Gers : deux retraités accomplissent leur rêve compostellan

Revue de presse. Gérard Forgues et Bernard Capelle, jeunes retraités, viennent de réaliser le rêve de leur vie : faire le pèlerinage de Saint-Jacques-de-Compostelle. Ils ont marché tous les jours par étape de 25 kilomètres et ont parcouru les 1 023 kilomètres en quarante-deux jours. Source : Sud-Ouest

« Deux heureux pèlerins jacquaires », Sud-Ouest (08/10/09)

Motivé par les côtés sportif et découverte d’un cheminement exceptionnel, Bernard s’était préparé physiquement. Par contre Gérard n’avait rien fait de spécial mais s’était fabriqué un chariot pour porter les bagages. Ils ont arboré la coquille Saint-Jacques et étaient munis du bourdon, gros bâton dont les pèlerins s’équipaient dans le temps pour se prémunir des attaques de chiens, ours, loups et humains indélicats.

Gérard, avec son chariot, ne pouvant pas emprunter les chemins escarpés, n’a pu s’éloigner des routes. Un jour il s’est perdu et est revenu au point de départ. Il a dû prendre un taxi pour rejoindre l’étape.
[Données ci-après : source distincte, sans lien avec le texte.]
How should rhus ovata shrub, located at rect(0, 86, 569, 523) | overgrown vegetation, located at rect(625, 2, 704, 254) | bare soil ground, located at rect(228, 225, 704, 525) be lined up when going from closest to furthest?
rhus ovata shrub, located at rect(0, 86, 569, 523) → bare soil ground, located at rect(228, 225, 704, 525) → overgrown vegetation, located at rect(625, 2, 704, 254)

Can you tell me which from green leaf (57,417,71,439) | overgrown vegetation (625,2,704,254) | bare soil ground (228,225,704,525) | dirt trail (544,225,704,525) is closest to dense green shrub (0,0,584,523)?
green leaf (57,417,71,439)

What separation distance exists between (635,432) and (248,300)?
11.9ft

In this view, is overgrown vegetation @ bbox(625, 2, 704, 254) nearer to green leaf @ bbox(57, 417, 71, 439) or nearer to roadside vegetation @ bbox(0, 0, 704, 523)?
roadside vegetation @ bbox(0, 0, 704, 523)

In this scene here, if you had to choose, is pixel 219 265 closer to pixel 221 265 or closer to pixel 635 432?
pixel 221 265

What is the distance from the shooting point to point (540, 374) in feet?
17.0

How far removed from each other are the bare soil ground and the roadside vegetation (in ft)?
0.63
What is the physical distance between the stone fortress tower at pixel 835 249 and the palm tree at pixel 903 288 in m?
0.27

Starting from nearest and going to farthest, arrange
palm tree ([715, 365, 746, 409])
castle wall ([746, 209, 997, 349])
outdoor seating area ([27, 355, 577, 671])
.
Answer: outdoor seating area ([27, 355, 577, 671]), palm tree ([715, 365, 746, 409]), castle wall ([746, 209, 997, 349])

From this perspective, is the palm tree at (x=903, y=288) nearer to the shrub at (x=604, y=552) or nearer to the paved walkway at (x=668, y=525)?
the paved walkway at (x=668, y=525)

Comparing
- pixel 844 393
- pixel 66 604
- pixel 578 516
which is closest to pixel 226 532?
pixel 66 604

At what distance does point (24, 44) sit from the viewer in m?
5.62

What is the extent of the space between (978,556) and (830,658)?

Ils ont toujours été hébergés dans des refuges réservés aux pèlerins que l’on appelle albergues en Espagne. Ces dernières sont neuves et classées au Patrimoine culturel européen. Il n’y a pas de réservation, les pèlerins sont accueillis au fur et à mesure de leur arrivée tant qu’il y a de la place. Un soir, à l’albergue de La Falga en Espagne, le dernier village avant la Galicie, il n’y avait plus de place et ils ont dormi à la tribune de l’église sur deux matelas.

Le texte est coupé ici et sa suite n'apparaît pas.